GIVEN TEXT Start Marker

Tuesday, October 9, 2007

Boydston Family Homestead

The coolest thing today! I decided to drop by the Historical Museum (how many of you do that on your day off?) and do a little digging into Slaughterville. I was just getting ready to walk out after spending about an hour digging through pictures, when one of the librarians asked me if I needed some help. I asked her if there was any records on the land run.

Yep! So, after digging through a few books, and reeling and spinning through some microfilm, here is what I come up with:

Here is my information

This information is out of the Homestead records at the history museum in OKC.
William Boydston Township 7 North, Range No. 1 West, Section 22
NE Corner
160 acres
Date of Sale: Feb, 22 1890
Reciept Number 6577
File No. 1877 October 5 1893 or 1895
(It looks like 1893, but the lady at the historical museum said it was probably 1895 because you had to wait 5 years to get or prove your patent.



William B. Boydston Township 9 North, Range 2 West, Section 11


John Boydston Township 7 North, Range 1 West, Section 4
160 acres SW
Date of Sale July 22, 1889
Number of Reciept 3983
File No. 2205 March 24, 1896


This info is from the Cleveland County Court House
William Boydston Trustee of Willow View Cemetery, which is 1 acre out of the center of his homestead.

James Shockley F. Owned property Township 7 North, Range No. 1 West, Section 22 (NORTHWEST--SW AND SE Corner.)



Here is a little farm house on the north side of the 160 acres. I'm not suggesting that it is where the old homestead was, but it is possible that it is the site of the actual old farm place.


Barns out buildings of the little farm



This is the Google Earth view of the full 160 acres. The north side is Bryant road and the East side is 108th street. Willow View Cemetery is in the center on 108th street.

GIVEN TEXT End Marker

- [WORK INSTRUCTIONS]
a) Can you copy the Boydston homestead post word for word, beginning at the words "Tuesday, October 9, 2007" and stopping after "museum in OKC."?
b) What would come next in the Boydston homestead post if you carried it on from its last sentence?
The data that comes next is separate material, apart from the Boydston homestead post.

SUPPLIED MATERIAL Start Marker

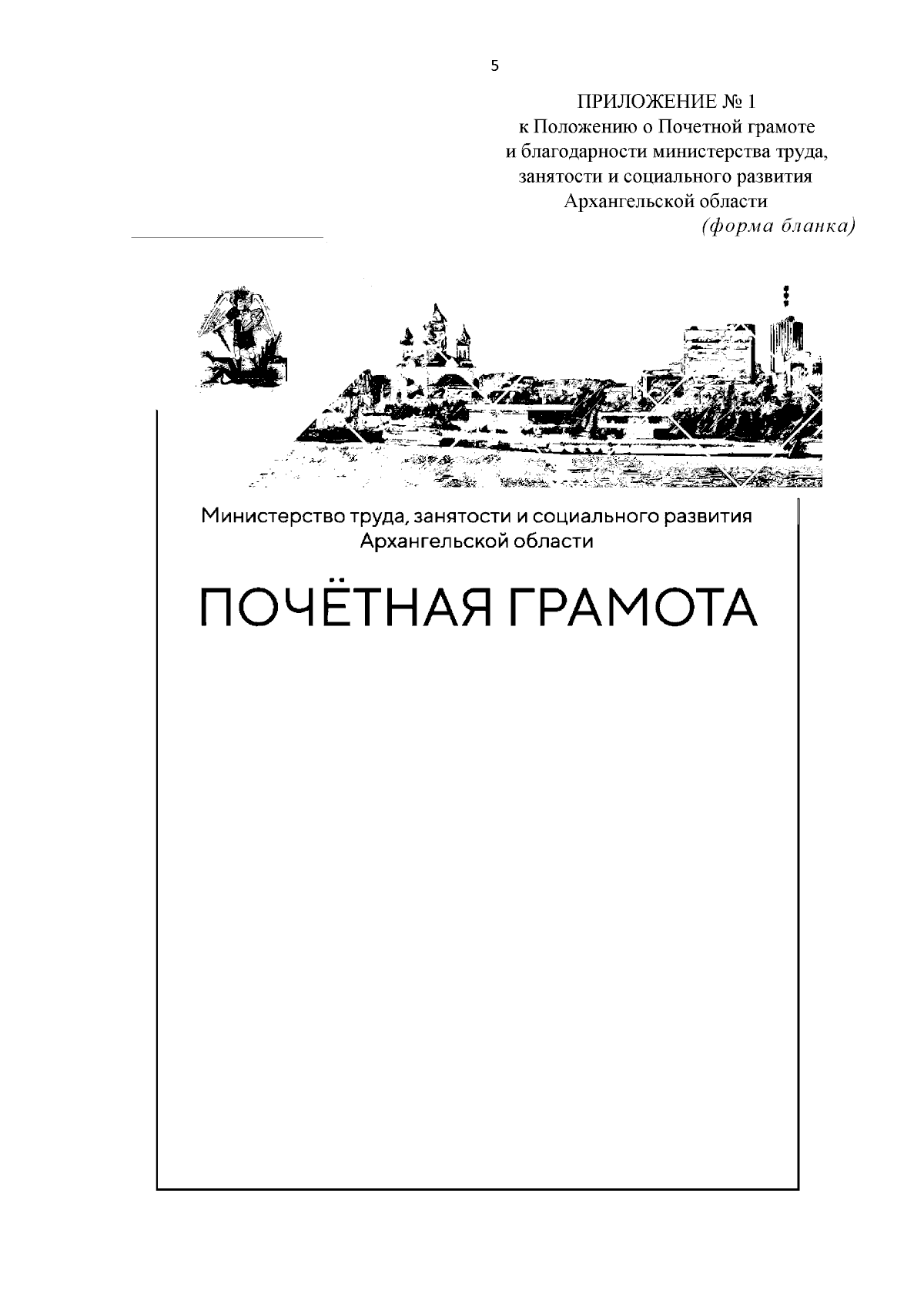 5

ПРИЛОЖЕНИЕ № 1
к Положению о Почетной грамоте и благодарности министерства труда, занятости и социального развития Архангельской области

(форма бланка)

Министерство труда, занятости и социального развития Архангельской области

ПОЧЁТНАЯ ГРАМОТА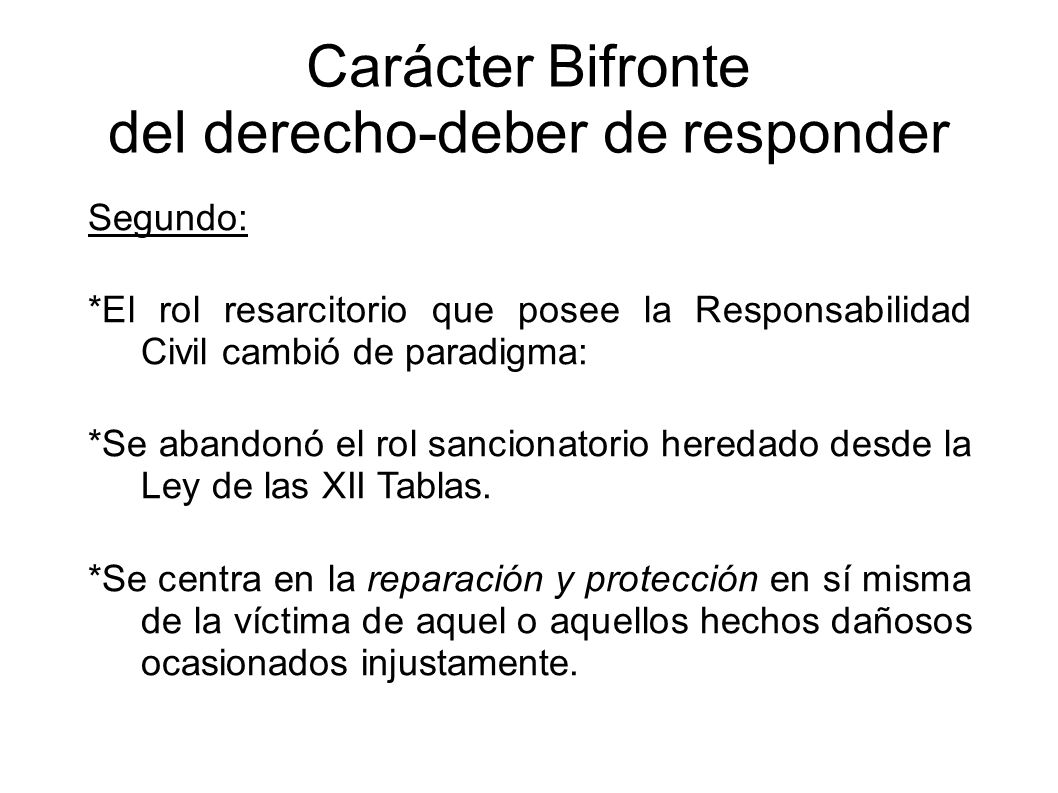 Carácter Bifronte
del derecho-deber de responder

Segundo:

*El rol resarcitorio que posee la Responsabilidad Civil cambió de paradigma:

*Se abandonó el rol sancionatorio heredado desde la Ley de las XII Tablas.

*Se centra en la reparación y protección en sí misma de la víctima de aquel o aquellos hechos dañosos ocasionados injustamente.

SUPPLIED MATERIAL End Marker

- [TASK ANSWERS]
a)
Tuesday, October 9, 2007

Boydston Family Homestead

The coolest thing today! I decided to drop by the Historical Museum (how many of you do that on your day off?) and do a little digging into Slaughterville. I was just getting ready to walk out after spending about an hour digging through pictures, when one of the librarians asked me if I needed some help. I asked her if there was any records on the land run.

Yep! So, after digging through a few books, and reeling and spinning through some microfilm, here is what I come up with:

Here is my information

This information is out of the Homestead records at the history museum in OKC.

b)
It may be hard to see with this, but the old homestead is just a little over 2 miles, east, up Bryant road from our house. The Slaughterville place is only a mile North.


This is a picture looking West onto the homestead site


Here is the cemetery where the Boydston family is buried.



This is a picture of the corner at 108th and Bryant.


For my siblings that are not in the know (that would be most or maybe all of you.). The William Boydston family is our great-grandparents. Maybe Mom can clear this up, because our other great-grandparents are buried at the cemetery a mile north of us.

3 comments:

LIZZY said...

that is very cool all take that piece of property- how beautiful---are you sure about the Boydstons being our relatives? it just sounds foreign! if they are thats weird to be buried so close aye? ps- the name Slaughterville is just so uncool- hard to believe you are not pulling our leg. I think we drove through it when we were out there right?

Jord Llyonal Wilson said...

Mom is going to get me the family tree so you see where they fit in. John and William Boydston are grandfathers on Grandpa Shockley's side I think. Mom will have to help us out. I'm actually within a couple miles of Shilo Cemetery and Willow View Cemetery where there are sets of g-grandparents buried at both. I think it is very cool to live on the same street that my g-grandparents (how many ever times removed) homesteaded in the land run of 1889. The Iricks (I think) may have lived on the Slaughter Family farm. It is the big yellow house on the Slaughterville Corner that Kerri and I looked into renting.

You didn't just pass through Slaughterville, because we live in the town limits of Slaughterville.

LIZZY said...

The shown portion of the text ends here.